L’ethnomusicologue, qui se présente comme une «lévistraussienne qui a fait “le cru et le cuit”», pour paraphraser un ouvrage du célèbre anthropologue, note également des différences symboliques dans l’usage du tambour entre les cultes de possession et le chamanisme. Chez les Inuits, le chaman utilise le tambour non pas pour appeler un esprit mais parce qu’il se sent lui-même transporté vers le monde des esprits par le son du tambour. «Nous sommes dans une logique de départ plutôt que dans une logique d’appel», a souligné la chercheuse.

Chaman ou possédé?

Cette symbolique du «départ» du chaman pour le monde des esprits et de l’appel de l’esprit chez le «possédé» demeure la principale distinction entre ces deux types de «contacts» avec l’au-delà, selon ce qui ressort de ce colloque qui était organisé par le Département d’anthropologie et le Centre d’étude des religions.

Pour Roberte Hamayon, professeure à l’École pratique des hautes études de Paris, spécialiste du chamanisme de la Mongolie, les deux modes de contact peuvent coexister au cours de la même cérémonie et chez le même acteur. Celle qui voudrait «qu’on en finisse avec la transe chamanique» reconnaît toutefois que la fonction rituelle diffère selon le mode: le chaman recherche la chance et le succès, alors que le possédé veut éloigner un malheur.
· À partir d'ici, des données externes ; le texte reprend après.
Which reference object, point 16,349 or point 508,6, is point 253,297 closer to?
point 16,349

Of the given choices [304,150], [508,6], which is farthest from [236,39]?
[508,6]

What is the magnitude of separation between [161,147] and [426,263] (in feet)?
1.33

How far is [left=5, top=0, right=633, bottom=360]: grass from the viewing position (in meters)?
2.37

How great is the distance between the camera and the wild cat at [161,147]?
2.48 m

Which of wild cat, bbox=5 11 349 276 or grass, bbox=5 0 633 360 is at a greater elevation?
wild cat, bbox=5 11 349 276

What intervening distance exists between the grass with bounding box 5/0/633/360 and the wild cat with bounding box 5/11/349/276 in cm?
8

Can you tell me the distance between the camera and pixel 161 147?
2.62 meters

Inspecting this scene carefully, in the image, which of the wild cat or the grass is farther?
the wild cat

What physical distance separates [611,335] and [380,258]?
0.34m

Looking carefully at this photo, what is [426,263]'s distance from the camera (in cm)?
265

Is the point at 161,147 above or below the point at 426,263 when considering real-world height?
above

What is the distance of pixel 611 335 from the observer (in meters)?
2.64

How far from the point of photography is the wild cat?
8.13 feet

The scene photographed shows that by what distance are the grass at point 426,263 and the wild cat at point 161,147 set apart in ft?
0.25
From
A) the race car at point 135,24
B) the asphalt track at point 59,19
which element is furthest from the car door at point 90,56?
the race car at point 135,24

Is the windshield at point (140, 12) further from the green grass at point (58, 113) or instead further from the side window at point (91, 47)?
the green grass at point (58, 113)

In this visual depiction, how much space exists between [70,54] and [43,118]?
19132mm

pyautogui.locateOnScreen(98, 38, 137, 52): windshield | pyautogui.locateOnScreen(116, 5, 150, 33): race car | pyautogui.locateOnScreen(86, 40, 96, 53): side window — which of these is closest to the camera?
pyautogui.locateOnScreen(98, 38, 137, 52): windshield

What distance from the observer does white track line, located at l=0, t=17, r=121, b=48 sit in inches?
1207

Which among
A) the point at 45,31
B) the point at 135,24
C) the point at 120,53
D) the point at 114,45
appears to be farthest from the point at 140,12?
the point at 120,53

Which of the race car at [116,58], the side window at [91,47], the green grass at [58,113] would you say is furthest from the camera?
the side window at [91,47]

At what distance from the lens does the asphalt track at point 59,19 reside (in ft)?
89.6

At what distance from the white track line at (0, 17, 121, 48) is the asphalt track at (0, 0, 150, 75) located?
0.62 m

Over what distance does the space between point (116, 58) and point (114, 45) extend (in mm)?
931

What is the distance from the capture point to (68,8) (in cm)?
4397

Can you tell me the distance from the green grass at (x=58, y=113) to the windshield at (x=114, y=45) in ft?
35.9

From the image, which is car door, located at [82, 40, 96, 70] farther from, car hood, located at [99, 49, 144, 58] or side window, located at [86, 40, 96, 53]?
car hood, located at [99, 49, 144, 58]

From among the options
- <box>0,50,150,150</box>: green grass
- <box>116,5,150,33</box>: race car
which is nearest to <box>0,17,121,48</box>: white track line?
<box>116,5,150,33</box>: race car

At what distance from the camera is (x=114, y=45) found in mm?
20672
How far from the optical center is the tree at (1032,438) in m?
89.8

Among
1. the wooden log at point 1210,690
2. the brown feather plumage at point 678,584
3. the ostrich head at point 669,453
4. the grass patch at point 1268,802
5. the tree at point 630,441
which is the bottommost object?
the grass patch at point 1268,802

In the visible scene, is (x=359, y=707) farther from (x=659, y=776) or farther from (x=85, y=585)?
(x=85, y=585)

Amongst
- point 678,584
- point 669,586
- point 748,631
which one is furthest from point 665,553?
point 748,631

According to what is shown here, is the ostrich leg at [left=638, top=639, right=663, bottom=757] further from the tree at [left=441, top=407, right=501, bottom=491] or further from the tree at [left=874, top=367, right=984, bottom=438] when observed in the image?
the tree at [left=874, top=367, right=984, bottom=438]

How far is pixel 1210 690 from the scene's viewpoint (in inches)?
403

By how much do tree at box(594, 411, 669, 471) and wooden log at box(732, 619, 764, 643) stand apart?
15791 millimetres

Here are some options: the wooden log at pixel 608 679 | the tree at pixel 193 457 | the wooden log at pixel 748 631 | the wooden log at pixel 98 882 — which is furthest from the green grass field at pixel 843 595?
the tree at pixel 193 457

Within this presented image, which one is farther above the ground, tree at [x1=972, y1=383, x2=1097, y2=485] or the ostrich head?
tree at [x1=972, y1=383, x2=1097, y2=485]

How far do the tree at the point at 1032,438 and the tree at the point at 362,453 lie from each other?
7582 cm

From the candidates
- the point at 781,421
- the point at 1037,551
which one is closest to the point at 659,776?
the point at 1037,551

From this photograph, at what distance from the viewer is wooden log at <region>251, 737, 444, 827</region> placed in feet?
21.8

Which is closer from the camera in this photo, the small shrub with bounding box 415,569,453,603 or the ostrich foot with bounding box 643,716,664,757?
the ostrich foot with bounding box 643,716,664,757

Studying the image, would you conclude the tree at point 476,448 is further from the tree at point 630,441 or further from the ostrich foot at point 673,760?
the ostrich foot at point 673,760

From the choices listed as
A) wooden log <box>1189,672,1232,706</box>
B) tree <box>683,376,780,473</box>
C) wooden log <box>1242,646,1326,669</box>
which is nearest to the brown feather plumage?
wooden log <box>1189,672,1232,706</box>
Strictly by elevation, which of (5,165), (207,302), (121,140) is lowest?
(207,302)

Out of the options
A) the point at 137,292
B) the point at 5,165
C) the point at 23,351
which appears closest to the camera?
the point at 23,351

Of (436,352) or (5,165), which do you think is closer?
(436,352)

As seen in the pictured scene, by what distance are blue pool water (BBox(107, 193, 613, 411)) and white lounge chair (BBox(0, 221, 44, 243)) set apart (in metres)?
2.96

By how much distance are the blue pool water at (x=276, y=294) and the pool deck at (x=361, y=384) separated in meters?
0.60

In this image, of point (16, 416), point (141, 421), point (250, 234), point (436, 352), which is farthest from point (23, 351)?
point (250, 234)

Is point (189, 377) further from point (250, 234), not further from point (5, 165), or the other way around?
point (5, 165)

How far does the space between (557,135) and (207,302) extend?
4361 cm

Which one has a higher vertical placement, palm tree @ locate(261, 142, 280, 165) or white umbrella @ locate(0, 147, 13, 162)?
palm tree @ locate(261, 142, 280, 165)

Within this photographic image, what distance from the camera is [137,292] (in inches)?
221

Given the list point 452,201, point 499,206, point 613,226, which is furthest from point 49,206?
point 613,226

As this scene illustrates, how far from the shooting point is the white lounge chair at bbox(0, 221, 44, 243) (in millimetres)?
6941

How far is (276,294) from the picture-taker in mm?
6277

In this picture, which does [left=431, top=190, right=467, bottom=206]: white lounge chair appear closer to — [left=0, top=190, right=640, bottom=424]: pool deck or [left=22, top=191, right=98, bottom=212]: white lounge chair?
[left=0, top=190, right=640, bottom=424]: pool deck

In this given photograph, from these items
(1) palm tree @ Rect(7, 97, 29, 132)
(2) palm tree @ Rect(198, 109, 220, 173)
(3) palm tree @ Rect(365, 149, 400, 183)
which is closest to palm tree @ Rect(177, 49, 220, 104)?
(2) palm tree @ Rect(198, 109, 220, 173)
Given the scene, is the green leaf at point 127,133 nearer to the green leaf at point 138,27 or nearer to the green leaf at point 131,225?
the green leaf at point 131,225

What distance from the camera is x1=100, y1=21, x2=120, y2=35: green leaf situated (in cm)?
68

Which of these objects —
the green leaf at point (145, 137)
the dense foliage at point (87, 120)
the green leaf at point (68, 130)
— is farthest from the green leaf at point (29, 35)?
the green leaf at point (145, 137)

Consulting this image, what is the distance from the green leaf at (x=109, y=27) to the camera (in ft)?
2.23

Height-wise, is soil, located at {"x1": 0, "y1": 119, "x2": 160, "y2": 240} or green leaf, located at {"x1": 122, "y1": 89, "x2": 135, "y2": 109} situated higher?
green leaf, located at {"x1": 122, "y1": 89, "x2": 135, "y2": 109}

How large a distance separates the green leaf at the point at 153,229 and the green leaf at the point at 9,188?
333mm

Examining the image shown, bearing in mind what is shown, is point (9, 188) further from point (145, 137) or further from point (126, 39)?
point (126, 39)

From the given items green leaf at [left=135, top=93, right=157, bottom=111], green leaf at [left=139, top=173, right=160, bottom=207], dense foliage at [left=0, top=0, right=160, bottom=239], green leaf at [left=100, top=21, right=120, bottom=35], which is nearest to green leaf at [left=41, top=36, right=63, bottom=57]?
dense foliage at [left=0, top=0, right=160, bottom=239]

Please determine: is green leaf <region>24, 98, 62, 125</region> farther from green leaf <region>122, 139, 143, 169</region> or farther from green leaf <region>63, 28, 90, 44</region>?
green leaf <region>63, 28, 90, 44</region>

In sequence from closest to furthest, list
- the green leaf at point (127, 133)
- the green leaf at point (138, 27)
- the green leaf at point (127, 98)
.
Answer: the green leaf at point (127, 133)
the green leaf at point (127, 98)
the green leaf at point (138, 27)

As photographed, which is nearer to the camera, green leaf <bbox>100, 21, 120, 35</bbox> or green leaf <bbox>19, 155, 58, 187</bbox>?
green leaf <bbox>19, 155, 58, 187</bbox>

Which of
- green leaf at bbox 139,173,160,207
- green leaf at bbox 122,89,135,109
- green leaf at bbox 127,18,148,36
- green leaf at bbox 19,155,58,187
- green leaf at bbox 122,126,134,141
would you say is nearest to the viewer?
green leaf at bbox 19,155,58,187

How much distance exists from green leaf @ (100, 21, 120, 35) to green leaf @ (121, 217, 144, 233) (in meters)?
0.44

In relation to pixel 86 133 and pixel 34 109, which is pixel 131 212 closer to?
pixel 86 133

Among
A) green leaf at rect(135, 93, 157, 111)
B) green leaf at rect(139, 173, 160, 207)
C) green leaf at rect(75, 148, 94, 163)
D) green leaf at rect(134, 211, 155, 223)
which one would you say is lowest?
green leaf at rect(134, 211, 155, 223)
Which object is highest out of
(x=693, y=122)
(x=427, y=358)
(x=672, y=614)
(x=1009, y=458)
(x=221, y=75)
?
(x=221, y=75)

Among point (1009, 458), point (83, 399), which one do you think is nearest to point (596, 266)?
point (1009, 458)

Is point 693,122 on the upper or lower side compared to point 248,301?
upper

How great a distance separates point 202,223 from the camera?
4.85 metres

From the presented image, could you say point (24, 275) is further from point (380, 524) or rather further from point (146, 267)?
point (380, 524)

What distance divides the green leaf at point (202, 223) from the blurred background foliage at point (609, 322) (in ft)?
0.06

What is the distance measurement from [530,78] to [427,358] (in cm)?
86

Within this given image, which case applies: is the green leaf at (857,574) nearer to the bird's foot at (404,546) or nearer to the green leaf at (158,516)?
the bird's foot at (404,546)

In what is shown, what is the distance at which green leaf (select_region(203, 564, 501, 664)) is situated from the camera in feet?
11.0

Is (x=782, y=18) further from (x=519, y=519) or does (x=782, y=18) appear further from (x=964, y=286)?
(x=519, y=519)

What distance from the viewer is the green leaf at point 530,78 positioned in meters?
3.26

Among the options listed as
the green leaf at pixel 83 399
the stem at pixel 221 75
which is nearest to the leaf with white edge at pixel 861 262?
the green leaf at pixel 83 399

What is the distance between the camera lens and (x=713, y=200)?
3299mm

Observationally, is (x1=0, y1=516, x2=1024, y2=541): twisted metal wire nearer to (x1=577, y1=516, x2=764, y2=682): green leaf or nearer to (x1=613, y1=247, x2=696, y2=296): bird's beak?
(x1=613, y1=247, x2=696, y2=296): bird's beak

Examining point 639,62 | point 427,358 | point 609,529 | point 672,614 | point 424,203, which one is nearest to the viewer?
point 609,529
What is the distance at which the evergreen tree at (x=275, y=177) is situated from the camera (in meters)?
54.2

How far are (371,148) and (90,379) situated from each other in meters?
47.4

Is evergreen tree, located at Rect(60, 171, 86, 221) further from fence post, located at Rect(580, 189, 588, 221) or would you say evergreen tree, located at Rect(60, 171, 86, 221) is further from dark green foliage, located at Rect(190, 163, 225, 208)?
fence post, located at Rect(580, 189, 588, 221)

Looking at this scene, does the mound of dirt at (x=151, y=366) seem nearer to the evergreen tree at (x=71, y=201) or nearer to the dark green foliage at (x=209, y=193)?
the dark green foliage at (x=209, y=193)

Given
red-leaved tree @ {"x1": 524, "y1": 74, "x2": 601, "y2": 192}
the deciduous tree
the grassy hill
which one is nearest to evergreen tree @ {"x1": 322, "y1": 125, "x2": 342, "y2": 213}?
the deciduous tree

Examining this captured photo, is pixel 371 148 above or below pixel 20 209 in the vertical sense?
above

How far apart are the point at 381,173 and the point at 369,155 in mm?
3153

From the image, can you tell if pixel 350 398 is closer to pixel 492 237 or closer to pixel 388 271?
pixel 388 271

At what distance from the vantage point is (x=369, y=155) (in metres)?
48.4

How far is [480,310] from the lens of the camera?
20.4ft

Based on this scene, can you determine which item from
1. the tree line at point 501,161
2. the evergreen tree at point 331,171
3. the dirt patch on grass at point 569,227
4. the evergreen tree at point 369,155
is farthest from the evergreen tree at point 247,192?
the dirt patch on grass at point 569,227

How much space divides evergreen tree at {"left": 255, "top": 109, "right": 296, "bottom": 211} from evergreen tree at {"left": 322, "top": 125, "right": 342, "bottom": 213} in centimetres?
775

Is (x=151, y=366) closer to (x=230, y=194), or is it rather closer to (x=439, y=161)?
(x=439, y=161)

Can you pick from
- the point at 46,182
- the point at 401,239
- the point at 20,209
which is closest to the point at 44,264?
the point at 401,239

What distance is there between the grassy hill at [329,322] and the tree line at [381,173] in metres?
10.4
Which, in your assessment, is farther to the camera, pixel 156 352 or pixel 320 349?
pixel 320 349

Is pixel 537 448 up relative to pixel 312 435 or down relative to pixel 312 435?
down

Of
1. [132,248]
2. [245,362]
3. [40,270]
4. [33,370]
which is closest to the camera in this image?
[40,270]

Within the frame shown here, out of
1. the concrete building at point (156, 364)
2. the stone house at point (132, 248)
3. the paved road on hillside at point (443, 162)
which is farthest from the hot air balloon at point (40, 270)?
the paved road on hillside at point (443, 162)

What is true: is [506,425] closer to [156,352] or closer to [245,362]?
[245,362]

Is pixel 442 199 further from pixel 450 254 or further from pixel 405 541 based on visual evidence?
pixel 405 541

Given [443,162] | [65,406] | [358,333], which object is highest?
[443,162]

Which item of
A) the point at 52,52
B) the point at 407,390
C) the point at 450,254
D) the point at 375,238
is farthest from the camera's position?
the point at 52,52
Même son de tambour chez Frédéric Laugrand, de la Faculté de théologie et de sciences religieuses de l’Université Laval. «Le chamanisme et la possession peuvent être considérés comme les deux pôles d’un même axe», a-t-il affirmé à la lumière de son analyse du chamanisme inuit.

Selon John Leavitt, professeur au Département d’anthropologie, aucune définition du chamanisme et de la possession ne décrira totalement ces phénomènes. Il propose de cartographier le domaine des échanges entre humains et esprits afin d’en tirer des scénarios plutôt que des définitions.

Et pour couronner ce type de distinctions dont seuls les ethnologues ont le secret, Jean-Claude Muller, également du Département d’anthropologie, y est allé d’une histoire de cas inextricable pour conclure par un «on ne sait plus où l’on en est» fort à propos.

Comme le mentionnait en ouvrant le colloque le modérateur Robert Crépeau, du même département, la dichotomie entre chamanisme et possession proposée par l’ethnologue belge Luc de Heusch dans les années 60 paraît donc de moins en moins utile même si, à l’époque, elle a pu nourrir la réflexion.